■ PASSAGE
— begin —

# FR: it was necessary that I tell her



## jenesuispasparisienne

I'm writing an essay about a surprise birthday party and need to say that I had to tell the person whose birthday it was and ruin the surprise because I needed to know the date she was free...
Could I say
"Il fallait que je l'aie dit pour que nous puissions organiser la date"
I think that's wrong...

Thanks in advance


----------



## Oddmania

After _Il fallait que_, you need the _Subjonctif Imparfait._ As it's not really used, you can use the _Subjonctif Présent _

_Il fallait que je lui dise pour que nous puissions organiser la date._


----------



## jenesuispasparisienne

Thanks! But in english we'd say "it was necessary that I told her" so are you sure you can't use past subj ? I'm sure you know because you're french but I have seen I'll fallait que + past subjunctive - is that wrong?


----------



## kme

Oddmania said:


> After _Il fallait que_, you need the _Subjonctif Imparfait._ As it's not really used, you can use the _Subjonctif Présent _
> 
> _Il fallait que je lui dise pour que nous puissions organiser la date._


 
I agree 100% with Oddmania... being a native, i would not say it differently. Indeed, subjonctif imparfait is almost never used anymore. In the case of your sentence, subjonctif present is the form to chose... but then if it's an assignment and you have a stuborn teaching who wants you to practice one of the only tense you will never have to use... you can check the table here


----------



## jenesuispasparisienne

^ No it's fine, I'm sure you're both right and I will use present.
Thanks!

— end —

■ SOURCE MATERIAL

— begin —

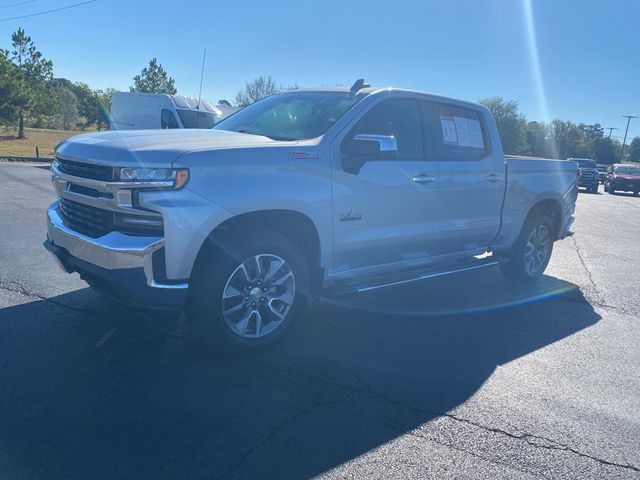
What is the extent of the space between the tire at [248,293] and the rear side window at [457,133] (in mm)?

— end —

■ GIVEN PROBLEM 1
From the French grammar thread, extract the passage that begins at the words "# FR: it was" and stops after the words "think that's wrong...".
■ GIVEN PROBLEM 2
Name each distinct username that posts in the French grammar thread.
■ GIVEN PROBLEM 3
Write the next post in the French grammar thread, following on from its final message.

■ EXERCISE RESPONSE 1
# FR: it was necessary that I tell her



## jenesuispasparisienne

I'm writing an essay about a surprise birthday party and need to say that I had to tell the person whose birthday it was and ruin the surprise because I needed to know the date she was free...
Could I say
"Il fallait que je l'aie dit pour que nous puissions organiser la date"
I think that's wrong...

■ EXERCISE RESPONSE 2
jenesuispasparisienne, Oddmania, kme

■ EXERCISE RESPONSE 3
----------



## Oddmania

As a French person, I've actually never learnt the grammar rules regarding the _Past/Imperfect subjunctive_, but here are links explaining the differences 

http://french.about.com/od/grammar/a/pastsubjunctive.htm

http://french.about.com/od/grammar/a/imperfectsubjunctive.htm

_The past subjunctive is used when the verb in the subordinate clause -  the verb that follows que - happened before the verb in the main  clause [...]
_


----------



## Chimel

This is quite true, but actually I think I would spontaneously say, in such a case: "J'ai dû le lui dire pour que..." instead of "il fallait que..." (or then, perhaps: "Il a bien fallu que je le lui dise...").


----------



## Lacuzon

Hi,

As proposed Chimel I would go for _Il fallait bien le lui dire pour pouvoir s'organiser._


----------



## Nicomon

Lacuzon said:


> As proposed Chimel I would go for _Il fallait bien le lui dire pour pouvoir s'organiser._


 But didn't Chimel write that he would not say « il fallait »? Or did I misread?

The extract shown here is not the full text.